Progressive Kundenwerbung - ein opferloses Delikt?
Das Lauterkeitsrecht befindet sich im stetigen Wandel. Nicht nur die zivilrechtlichen, auch die strafrechtlichen Regelungen sind hiervon betroffen. Die vorliegende Arbeit behandelt die Bedeutung und die wechselvolle Geschichte der Strafnorm der progressiven Kundenwerbung (§ 16 Abs. 2 UWG), auch bekannt als „Schneeballsystem“ oder „Pyramidensystem“. Nach einer Begriffsklärung und einem Aufriss der bisherigen Entwicklung dieser Norm untersucht sie die strafrechtlichen Implikationen der Norm als Unternehmensdelikt und prüft, unter welchen Bedingungen eine Straflosigkeit möglich ist.

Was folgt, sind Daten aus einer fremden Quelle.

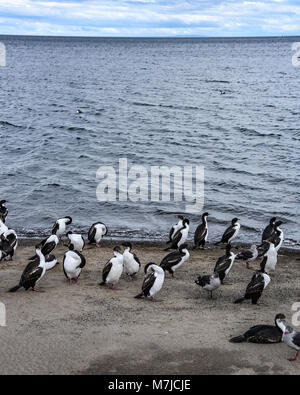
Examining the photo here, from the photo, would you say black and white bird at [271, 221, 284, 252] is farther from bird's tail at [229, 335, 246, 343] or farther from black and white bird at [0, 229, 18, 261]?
black and white bird at [0, 229, 18, 261]

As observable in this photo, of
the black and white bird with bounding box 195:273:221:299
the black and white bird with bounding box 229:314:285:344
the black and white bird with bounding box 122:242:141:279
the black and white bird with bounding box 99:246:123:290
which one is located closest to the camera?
the black and white bird with bounding box 229:314:285:344

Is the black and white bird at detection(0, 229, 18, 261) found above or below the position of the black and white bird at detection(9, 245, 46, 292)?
below

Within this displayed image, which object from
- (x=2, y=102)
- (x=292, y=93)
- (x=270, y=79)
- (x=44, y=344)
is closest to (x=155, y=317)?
(x=44, y=344)

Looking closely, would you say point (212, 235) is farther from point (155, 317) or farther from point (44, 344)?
point (44, 344)

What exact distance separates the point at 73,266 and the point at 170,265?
9.00ft

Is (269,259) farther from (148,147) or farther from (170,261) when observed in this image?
(148,147)

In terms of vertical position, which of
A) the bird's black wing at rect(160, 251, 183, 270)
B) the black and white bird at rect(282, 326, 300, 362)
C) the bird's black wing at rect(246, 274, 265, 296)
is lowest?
the bird's black wing at rect(160, 251, 183, 270)

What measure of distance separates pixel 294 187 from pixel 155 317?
16.7 metres

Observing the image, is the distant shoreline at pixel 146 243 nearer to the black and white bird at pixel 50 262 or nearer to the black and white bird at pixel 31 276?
the black and white bird at pixel 50 262

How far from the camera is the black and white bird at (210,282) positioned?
14.5m

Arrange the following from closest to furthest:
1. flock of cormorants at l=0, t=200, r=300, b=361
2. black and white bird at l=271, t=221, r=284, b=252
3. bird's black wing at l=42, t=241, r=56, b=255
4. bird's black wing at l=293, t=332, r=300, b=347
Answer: bird's black wing at l=293, t=332, r=300, b=347 < flock of cormorants at l=0, t=200, r=300, b=361 < bird's black wing at l=42, t=241, r=56, b=255 < black and white bird at l=271, t=221, r=284, b=252

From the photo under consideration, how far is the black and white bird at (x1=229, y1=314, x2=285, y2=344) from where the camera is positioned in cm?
1181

Im ersten Teil der Arbeit untersucht die Verfasserin, welche inhaltliche Bedeutung den einschlägigen Bezeichnungen „progressive Kundenwerbung“, „Schneeballsystem“ und „Pyramidensystem“ in Gesetzgebung, Rechtsprechung und Literatur zukommt, in welcher Relation die Begriffe zueinander stehen und ob die vorgenommenen Kategorisierungen und Abgrenzungsmerkmale ein eindeutiges Begriffsverständnis ermöglichen.

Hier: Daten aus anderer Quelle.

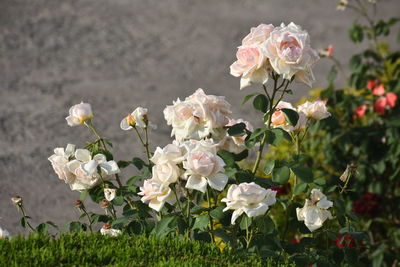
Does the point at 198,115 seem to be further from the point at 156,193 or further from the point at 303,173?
the point at 303,173

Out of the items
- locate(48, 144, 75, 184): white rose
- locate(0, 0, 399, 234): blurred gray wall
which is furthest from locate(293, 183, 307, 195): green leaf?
locate(0, 0, 399, 234): blurred gray wall

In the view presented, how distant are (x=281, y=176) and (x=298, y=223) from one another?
330 mm

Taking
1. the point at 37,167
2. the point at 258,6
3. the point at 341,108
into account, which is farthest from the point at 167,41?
the point at 341,108

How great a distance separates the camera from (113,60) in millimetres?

Der zweite Teil der Arbeit befasst sich mit den Entwicklungen, die die Strafnorm seit ihrer Einführung ins UWG im Jahr 1986 durchlaufen hat. Hierbei werden besonders die Auswirkungen untersucht, die die beiden UWG-Reformen 2004 und 2008 auf den Straftatbestand haben.

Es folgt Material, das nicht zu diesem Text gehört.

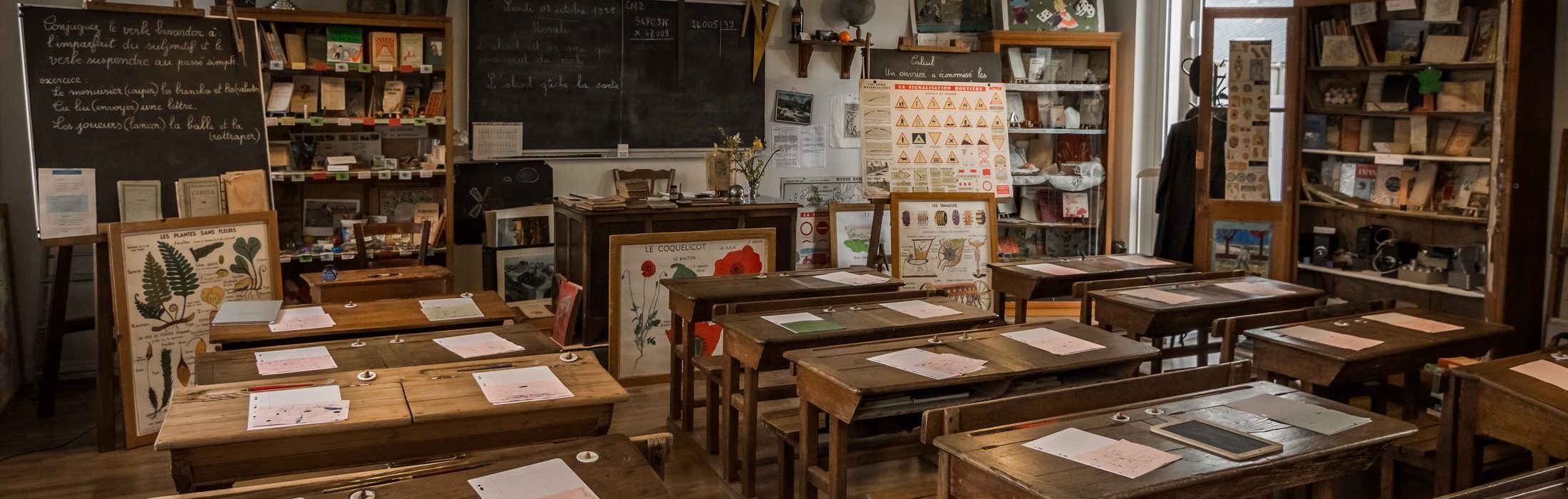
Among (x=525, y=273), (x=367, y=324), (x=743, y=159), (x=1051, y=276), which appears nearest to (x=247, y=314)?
(x=367, y=324)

Der Gesetzgeber hat die Strafnorm als Unternehmensdelikt ausgestaltet. Dies hat zur Folge, dass auch der erfolglose Werber formell so gestellt wird, als habe er die Tat vollendet, sobald er zum Versuch der Tat ansetzt. Ein strafbefreiender Rücktritt ist demzufolge nicht mehr möglich. Gleichwohl hält der Gesetzgeber fest, dass die Möglichkeit einer Straflosigkeit im Rahmen „notwendiger Teilnahme“ bestehe. Im dritten Teil der Arbeit werden daher zunächst die Möglichkeiten untersucht, wann eine Straflosigkeit de lege lata überhaupt angenommen werden kann. Im Anschluss werden Alternativen aufgezeigt, wie die Strafnorm angepasst werden müsste, um dem Ansinnen des Gesetzgebers Rechnung zu tragen.